Featuring rudimentary depictions of plants illustrated in aged colors and written in a language system that has yet to be deciphered, The Voynich Manuscript is the world’s most mysterious book.
In order to pay for the restoration of their college, the Italian Jesuits of Villa Mondragone gave Wilfrid Voynich, an antique book dealer, an old manuscript written in an odd language that no one was able to identify or understand. With this valuable acquisition, Voynich also received a list of its ownership history dating back to the 17th century, which made the book even more impressive. Its description read: “The codex belonged to Emperor Rudolph II of Germany (1576-1612) who purchased it for 600 gold ducats and believed that it was the work of Roger Bacon. It is very likely that Emperor Rudolph acquired the manuscript from the English astrologer John Dee (1527-1608). Dee apparently owned the manuscript along with a number of other Roger Bacon manuscripts”. The book remained in Voynich’s possession from 1912 to 1969, before being added to the collection at Yale University’s Beinecke Rare Book and Manuscript Library Apart from the undecipherable text, Voynich’s manuscript contains colorful botanical illustrations which are very similar to what we know from modern science, but which do not entirely resemble any distinguishable plant. There are also other cosmological and astrological depictions, as well as some drawings of naked women bathing together in small receptacles. This has led some scientists to believe that the book is sectioned into several chapters including: botanical, astrological, medical, biological, cosmological and pharmaceutical. Despite several attempts to decipher the manuscript, the meaning of the text itself or the the lovely naked ladies remain a mystery to this day.
Throughout the years, many people considered the book a hoax, the work Voynich himself, since he had the necessary knowledge to reproduce such a relic after collecting antique books all his life, but Dr Marcelo Montemurro from the University of Manchester and Dr Damian Zanette from the Centro Atómico Bariloche e Instituto Balseiro, , Argentinawho studied the manuscript extensively, contradict the disbelievers. They claim that “the semantic networks we obtained clearly show that related words tend to share structure similarities, which also happens to a certain degree in real languages,” and that “it’s unlikely that these features were simply ‘incorporated’ into the text to make a hoax more realistic, as most of the required academic knowledge of these structures did not exist at the time the Voynich manuscript was created.” The book consists of around 170,000 glyphs, usually separated from each other by narrow gaps. The two researchers were able to distinguish an alphabet of 20-30 glyphs, with very few exceptions – a few rarer characters that occur only once or twice each.

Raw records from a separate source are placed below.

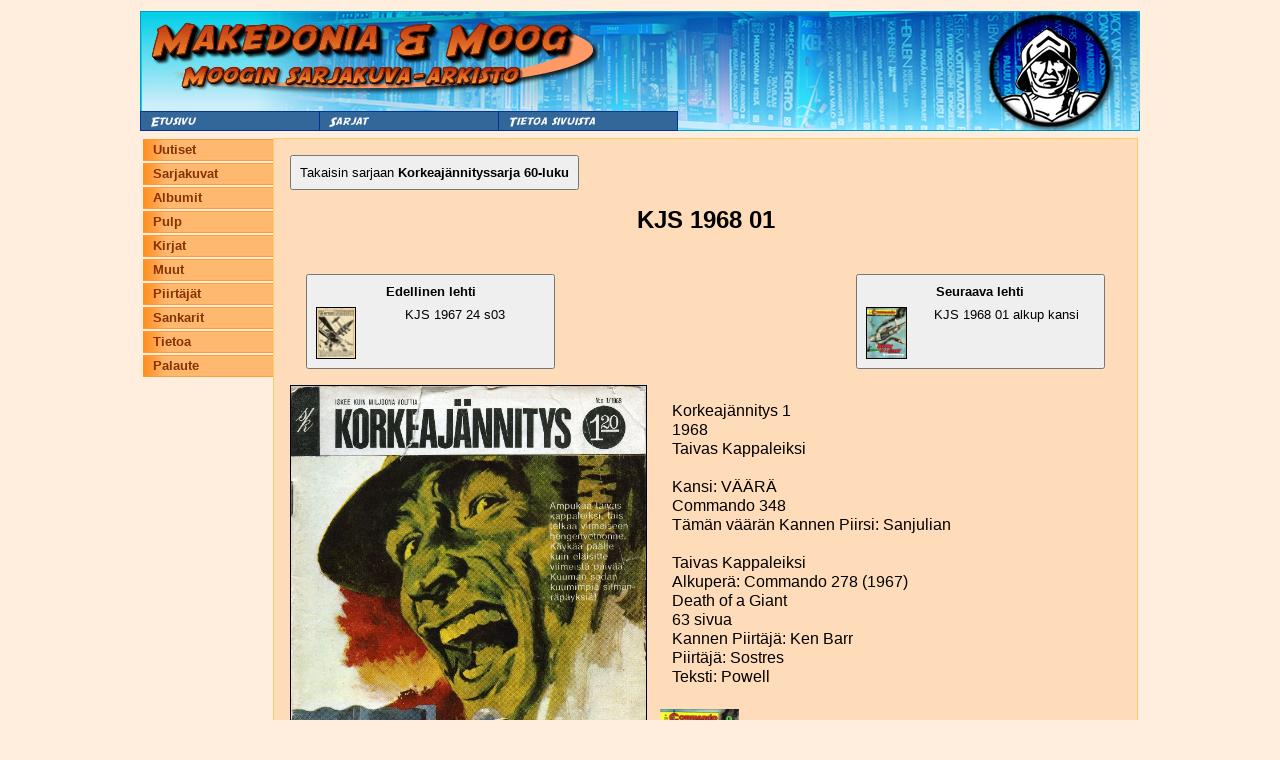

--- FILE ---
content_type: text/html; charset=UTF-8
request_url: https://moog.antikvariaattimakedonia.fi/index.php?sivu=lehti&moog_lehti_id=6282
body_size: 1193
content:
<html>
<head>
<title>Moogin arkisto</title>
<meta charset="UTF-8">

<meta name="viewport" content="width=device-width, initial-scale=1.0">

<LINK REL='StyleSheet' HREF='style.css?check=1770051770' TYPE='text/css' MEDIA='screen'>

</head>
<body>

	<a name="ylaosa" /></a>
	<table align="center" class="mainTable">
		<tr>
			<td class="mainPadding" colspan="3">
			<table cellpadding="0" cellspacing="0" class="ylaContainer">
	<tr><td colspan="4">
        <div class="top-image-wrapper" style="overflow: hidden;">
            <a href="http://www.antikvariaattimakedonia.fi"><img src='Images/header_moog_1.jpg' style=""/></a>
        </div>
	
		</td>
  </tr>
  <tr class="top-nav-buttons">
    <td>
      <img  src="Images/nappi1.jpg" 
            style="padding:0px;margin:0px; cursor: pointer;"
            onclick="window.location='index.php?sivu=etusivu';"
            >
    </td>
    <td>
      <img  src="Images/nappi2.jpg" 
            style="padding:0px;margin:0px; cursor: pointer;"
            onclick="window.location='index.php?sivu=sarjat';"
            >
    </td>
    <td>
      <img  src="Images/nappi3.jpg" 
            style="padding:0px;margin:0px; cursor: pointer;"
            onclick="window.location='index.php?sivu=yhteystiedot';"
            >
    </td>
    <td class="top-image-wrapper-nav-bg">
      <img src="Images/header_moog_2.jpg" style="padding:0px;margin:0px;">
    </td>
  </tr>
</table>
			</td>
		<tr/>
	</table>

    <div id="mobile-nav">
        <div class="nav-menu">
	<ul>
		<li><a href="index.php?sivu=etusivu">Uutiset</a></li>
		<li><a href="index.php?sivu=sarjat&tyyppi=1">Sarjakuvat</a></li>
		<li><a href="index.php?sivu=sarjat&tyyppi=2">Albumit</a></li>
		<li><a href="index.php?sivu=sarjat&tyyppi=3">Pulp</a></li>
		<li><a href="index.php?sivu=sarjat&tyyppi=4">Kirjat</a></li>
		<li><a href="index.php?sivu=sarjat&tyyppi=5">Muut</a></li>
		<li><a href="index.php?sivu=piirtajat">Piirtäjät</a></li>
		<li><a href="index.php?sivu=sankarit">Sankarit</a></li>
		<li><a href="index.php?sivu=tietoa">Tietoa</a></li>
		<li><a href="index.php?sivu=palaute">Palaute</a></li>
	</ul>
</div>    </div>
    
	<table align="center" class="mainTable mainTableTopBorder">
		<tr>
			<td class="mainPadding vasenValikko">
			<div class="nav-menu">
	<ul>
		<li><a href="index.php?sivu=etusivu">Uutiset</a></li>
		<li><a href="index.php?sivu=sarjat&tyyppi=1">Sarjakuvat</a></li>
		<li><a href="index.php?sivu=sarjat&tyyppi=2">Albumit</a></li>
		<li><a href="index.php?sivu=sarjat&tyyppi=3">Pulp</a></li>
		<li><a href="index.php?sivu=sarjat&tyyppi=4">Kirjat</a></li>
		<li><a href="index.php?sivu=sarjat&tyyppi=5">Muut</a></li>
		<li><a href="index.php?sivu=piirtajat">Piirtäjät</a></li>
		<li><a href="index.php?sivu=sankarit">Sankarit</a></li>
		<li><a href="index.php?sivu=tietoa">Tietoa</a></li>
		<li><a href="index.php?sivu=palaute">Palaute</a></li>
	</ul>
</div>			</td>
			<td class="mainPadding mainWindow">
                	<a href="index.php?sivu=lehdet&moog_sarja_id=53"><button class="nav-button">Takaisin sarjaan <b>Korkeajännityssarja 60-luku</b></button></a>
    <h1 style="margin-bottom: 1em;">KJS 1968 01</h1>

    <div>
        <a class='mag-nav-link left' href='index.php?sivu=lehti&moog_lehti_id=6432'><button><b style='margin-bottom: 8px; display: inline-block;'>Edellinen lehti</b><br/><img class='lehtiKuvaSmall' src='/Images/manual/KJS 1967 24 s03.jpg'/>KJS 1967 24 s03</button></a>        <a class='mag-nav-link right' href='index.php?sivu=lehti&moog_lehti_id=45548'><button><b style='margin-bottom: 8px; display: inline-block;'>Seuraava lehti</b><br/><img class='lehtiKuvaSmall' src='/Images/manual/Commando 278 1967.jpg'/>KJS 1968 01 alkup kansi</button></a>    </div>

	<img class="lehtiKuvaMedium" src='/Images/manual/KJS 1968 01.jpg'/>
	<p style="display: inline-block;">
        Korkeajännitys 1<br/>1968<br/>Taivas Kappaleiksi<br/><br/>Kansi: VÄÄRÄ<br/>Commando 348<br/>Tämän väärän Kannen Piirsi: Sanjulian<br/><br/>Taivas Kappaleiksi<br/>Alkuperä: Commando 278 (1967)<br/>Death of a Giant<br/>63 sivua<br/>Kannen Piirtäjä: Ken Barr<br/>Piirtäjä: Sostres<br/>Teksti: Powell<br/>	</p>
    
<table class="lehtiSivut">
    <tr>
        <td width="10%">
        <a href="?sivu=lehti&moog_lehti_id=45548">
            <img style="height: 100px;" src='/Images/manual/Commando 278 1967.jpg'/>
        </a>
        </td>
        <td>
        <a href="?sivu=lehti&moog_lehti_id=45548">
            KJS 1968 01 alkup kansi        </a>
        </td>
    </tr>
    <tr>
        <td width="10%">
        <a href="?sivu=lehti&moog_lehti_id=6447">
            <img style="height: 100px;" src='/Images/manual/KJS 1968 01 s03.jpg'/>
        </a>
        </td>
        <td>
        <a href="?sivu=lehti&moog_lehti_id=6447">
            KJS 1968 01 s03        </a>
        </td>
    </tr>
</table>            </td>
        </tr>
    </table>
</body>
</html>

Thanks to a wonderful invention called the internet, there are now thousands of people around the world looking over photographed pages of the Voynich manuscript trying to make sense of it and discussing different theories. Crowd-sourcing is a very good idea, but considering some of the brightest minds in history have tried and failed to unravel its mystery there is very little hope anyone ever will. “There must be a story behind it, which we may never know,” Dr Montemurro himself admits.